Preferably, the amount of elapsed time is displayed to the user with some type of display, which is more preferably a numerical display for displaying the actual elapsed time. Optionally, the display also features an alarm, for alerting the user to a period of elapsed time which is greater than a threshold. More preferably, the time at which the container is opened is determined through a detector for detecting the breaking of a seal or other event related to the opening of the container.
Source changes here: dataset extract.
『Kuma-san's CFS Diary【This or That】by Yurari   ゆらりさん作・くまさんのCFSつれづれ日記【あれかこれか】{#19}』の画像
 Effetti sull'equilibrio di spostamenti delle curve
Most preferably, such detection is performed by altering the state of an electronic circuit at the time of breaking such a seal, such that a timer is then able to determine when to start measuring the elapsed period of time.

According to the present invention, there is provided a device for measuring elapsed time after a container is opened, comprising: (a) a detector for detecting opening of the container; and (b) a timer activated by the detector after the container is opened, such that the timer starts to measure the elapsed time after being activated by the detector.

According to another embodiment of the present invention, there is provided a system for monitoring a container after opening, comprising: (a) a detector for detecting opening of the container; (b) a timer activated by the detector after the container is opened, such that the timer starts to measure the elapsed time after being activated by the detector; and (c) an analyzer for receiving data from the timer concerning the elapsed time and for triggering at least one event after the elapsed time passes a threshold.

The term “opening the container” hereinafter refers to any action which alters or disrupts the integrity of any portion of the container. As a preferred example, “breaking a seal” refers to the alteration or disruption of a particular portion of the container. It should be noted that a container may optionally feature a plurality of such seals, such that more than one seal should be broken and/or alternatively that only one seal of the plurality is broken when opening the container.

The term “container” hereinafter refers to any object which is capable of holding or containing something. Examples of such containers include, but are not limited to, bottles, cans, jars, cartons, boxes, bags, sacks, barrels, sachets, tanks containing gases or liquids, balloons, and packets.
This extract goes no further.